Liputan6.com, Gunungkidul - Dinas Kebudayaan Daerah Istimewa Yogyakarta masih mengkaji pengembangan Gua Braholo di Desa Semugih, Kabupaten Gunungkidul. Saat ini pihak dinas masih mendokumentasi lokasi menggunakan alat tiga dimensi.
Kepala Seksi Warisan Budaya Dinas Kebudayaan DIY Ruly Adriadi di Gunung Kidul, mengatakan sampai saat ini Pemerintah DIY belum bisa mamastikan apakah di sekitar situs akan dibangun mueseum.
"Bisa saja kita tidak membutuhkan museum, tetapi di sini dijadikan site museumnya," katanya, Jumat (27/10/2017), dilansir Antara.
Ia mengatakan site museum, yakni menggunakan objek sebagai museum terbuka yang sudah diterapkan di sejumlah negara. Nantinya benda yang ditemukan akan dipajang di sekitar lokasi.
Pada tahun ini, Disbud DIY mendokumentasikannya terlebih dahulu sehingga nanti tahun depan bisa tahu bagaimana memposisikan temuan-temuan yang ada di sekitar Gua Braholo di Kecamatan Rongkop itu.
Baca Juga
Advertisement
"Kami baru melihat peluangnya dulu," katanya.
Ruly mengatakan alat tiga dimensi laser scanner faro mampu merekam bentuk keseluruhan dari dinding gua dan permukaan tanah di dalam gua secara akurat. Mesin pemindai tiga dimensi tersebut diletakkan di 22 titik di seluruh sudut gua. Mesin pemindai memerlukan waktu 11 menit untuk menyelesaikan pemindaian di satu titik lokasi.
Untuk pemindahan lubang ekskavasi dilakukan dengan alat yang lebih kecil. "Kami akan melakukan pemindaian selama dua hari. Nanti hasilnya akan akurat," katanya.
Jejak Homo Sapiens
Sebelumnya arkeolog Indonesia yang berasal Arkeologi Nasional (ARKENAS) melakukan penggalian di situs Gua Braholo. Temuannya tulang hewan yang berusia ribuan tahun.
Jejak manusia modern awal atau homo sapiens terlacak di sana. Untuk itu, tim peneliti dari Pusat Arkeologi Nasional menggelar penelitian di Gua Braholo selama sebulan terakhir.
"Mereka berhasil menemukan tulang hewan yang hidup sekitar 3.000 sampai 7.000 tahun yang lalu," ucap Koordinator Lapangan Penelitian Gua Braholo Tim Peneliti Pusat Arkelologi Nasional, Thomas Sutikna, di Gunung Kidul, Selasa, 24 Oktober 2017.
Fosil tulang-belulang berbagai jenis binatang tersebut hidup pada zaman prasejarah. "Mereka terkubur di kedalaman tiga hingga tujuh meter di dalam tanah Gua Braholo," katanya.

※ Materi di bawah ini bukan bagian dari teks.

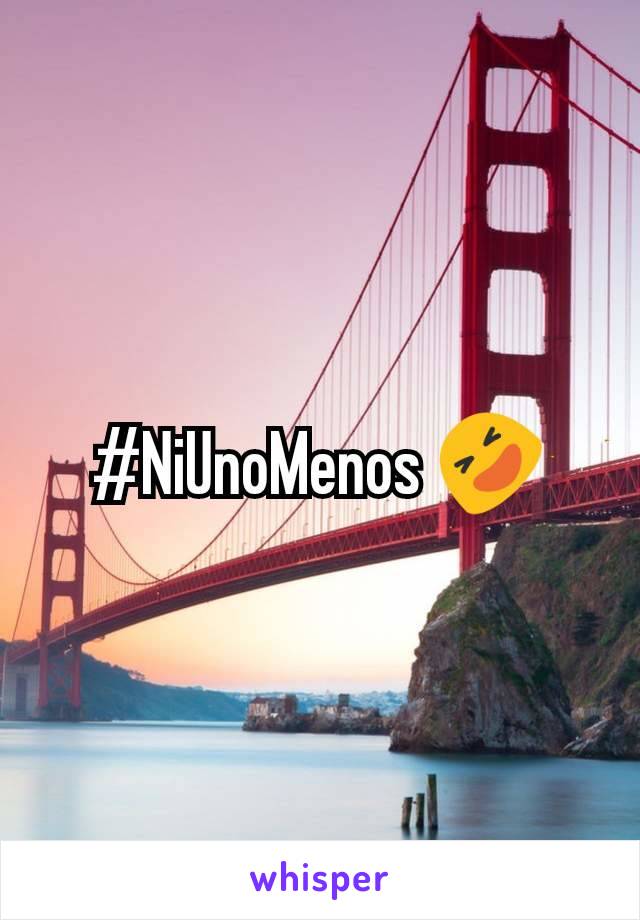 #NiUnoMenos 🤣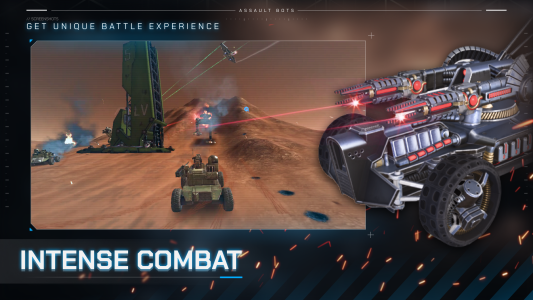 اسکرین شات 4 بازی Assault Bots: Multiplayer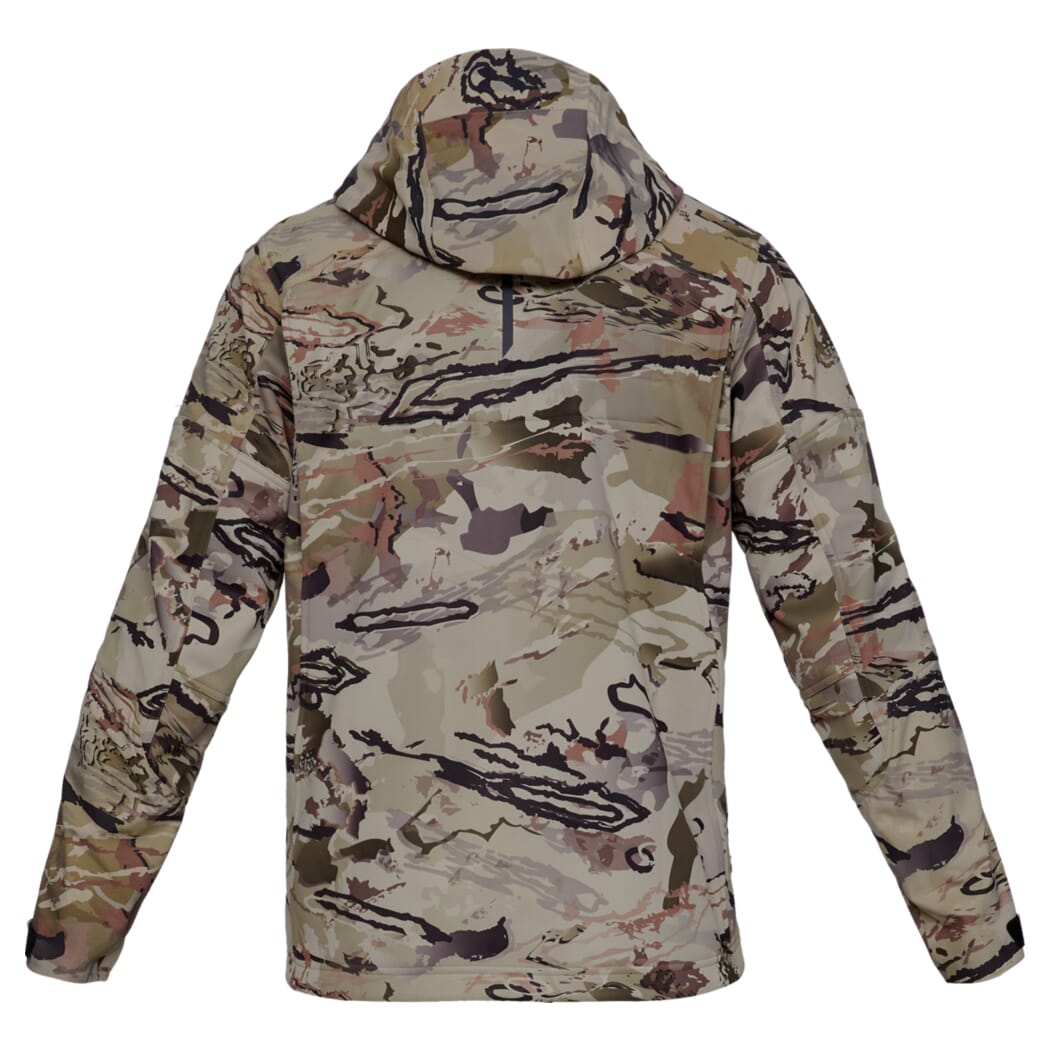 Under Armour RR Infil Windstopper Jacket UA Barren Camo/Blk XS 1316724-999007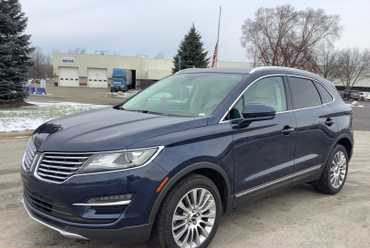 2016 Lincoln MKC Reserve AWD Sport Utility 4-DR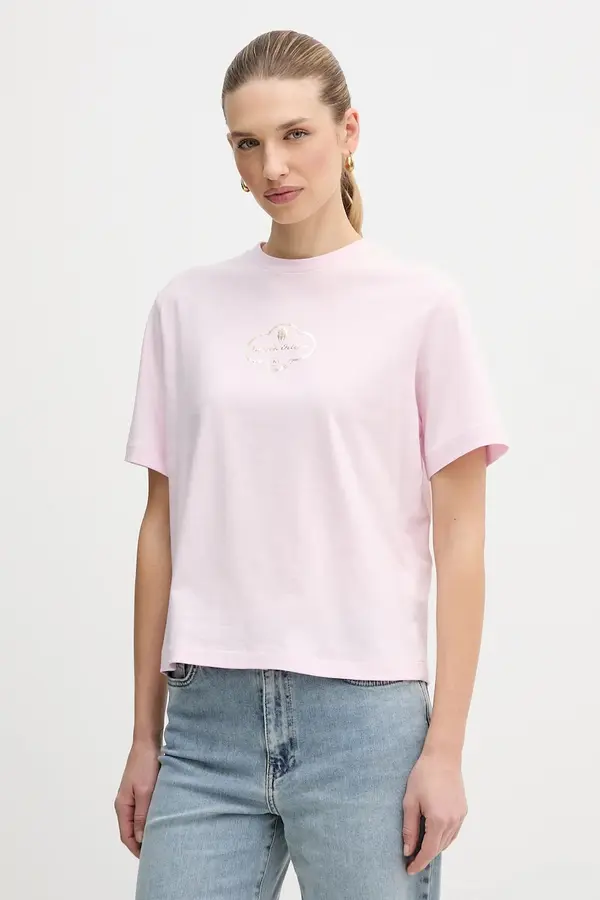 Calvin Klein Jeans Calvin Klein Jeans kratka majica ženska bombažna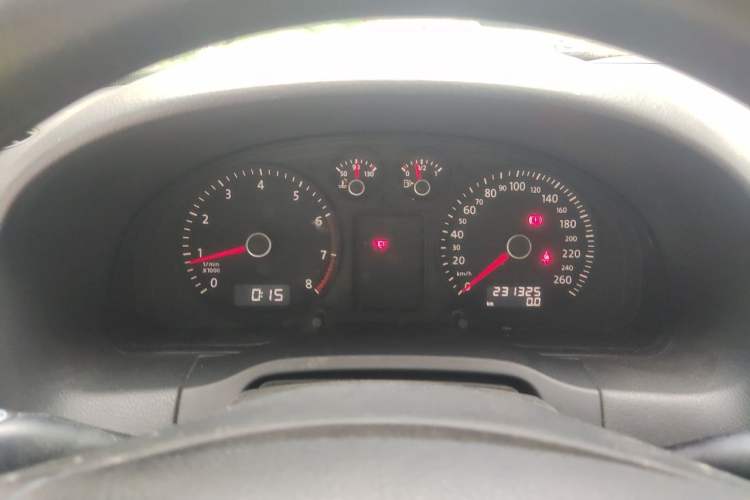 Used Volkswagen Passat 2009 1.8T Manual Luxury Model Instrument Cluster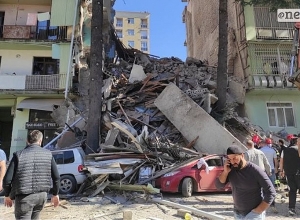 Բաթումիում շենք է փլուզվել․  1 տարեկան երեք ամսական երեխա է հոսպիտալացվել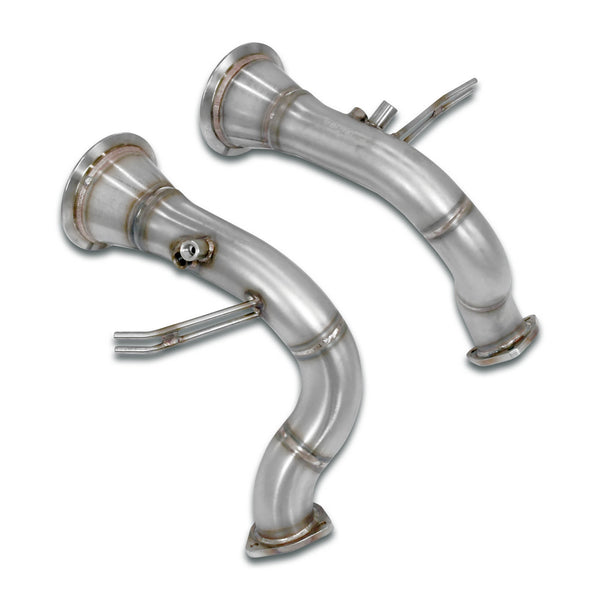 Downpipe kit 100% Stainless steel(Deletes GPF)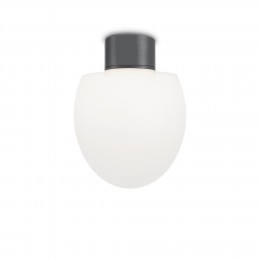 Ideal Lux 149943 Außendeckenleuchte Concerto 1x60W| E27 | IP44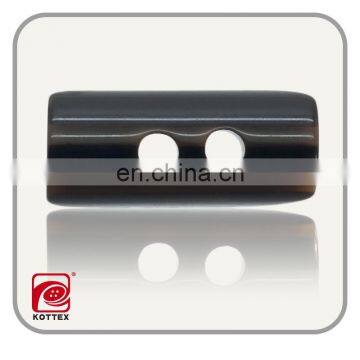 Special Shaped Smooth Surface Resin Imitation Horn Toggle Buttons,2014 Plastic Toggle Button,garment Accessories photo-3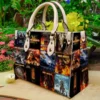 Amon Amarth Leather Handbag 01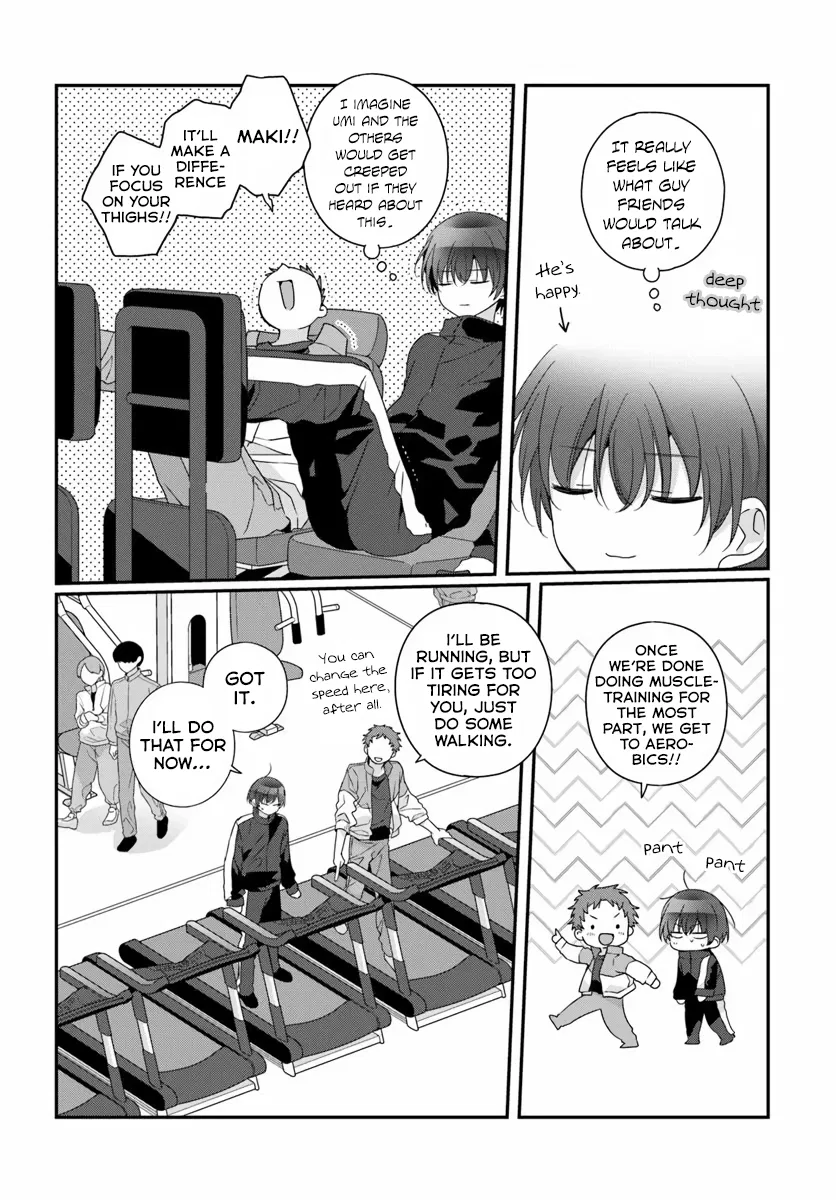 Anime – I Made Friends with the Second Prettiest Girl in My Class Chapter 35.2 – Page 3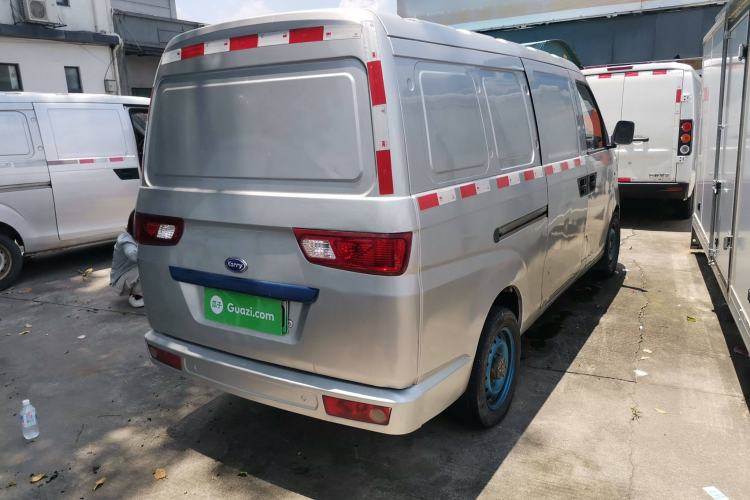 Used Karry Youyou EV 2019 Revised Version Comfortable Type SQR5032 Rear Right 45 Deg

Thomas membeberkan, hasil temuan tim peneliti, yakni tulang belikat rusa, tulang belulang kera, babi, anjing, tikus, dan kerbau di kedalaman satu hingga empat meter. Hal ini membuktikan banyak sekali fauna yang telah ada di Gunung Kidul.
"Untuk yang pernah dilakukan penelitian ada gigi gajah yang berusia 33 ribu tahun lalu, pada kedalaman enam sampai tujuh meter," tutur dia.
Dia menjelaskan, manusia prasejarah di Gua Braholo kerap mengonsumsi binatang-binatang tersebut. "Mereka berburu binatang dan membawanya ke tempat tinggal mereka di sini (Gua Braholo), dan dikonsumsi oleh kawanan manusia di kala itu," katanya.
Thomas mengatakan pula, fosil manusia purba yang ditemukan beberapa tahun lalu, mereka diperkirakan hidup 9.000 tahun lalu atau 7000 sebelum Masehi. Mereka sudah mengenal tata penguburan awal. Hal ini diketahui dari bentuk tubuhnya sudah ditekuk.
"Mereka bukan manusia purba seperti yang ditemukan di Sangiran, tetapi manusia modern awal (homo sapiens). Saat ini, kerangkanya masih disimpan di Museum Punung Pacitan," sebut dia.
Penemuan fosil ini masih terus dikerjakan oleh tim peneliti dari Pusat Arkeologi Nasional yang bekerja sama juga dengan tim dari Universitas Gadjah Mada. Ekskavasi telah berlangsung sejak 9 Oktober 2017 lalu dan akan berakhir pada awal November mendatang.
"Beberapa fosil hasil penemuan akan kami bawa ke Punung, Pacitan. Untuk ekskavasi memang tidak dilakukan semuanya karena untuk menyisakan peneliti pada masa depan," katanya.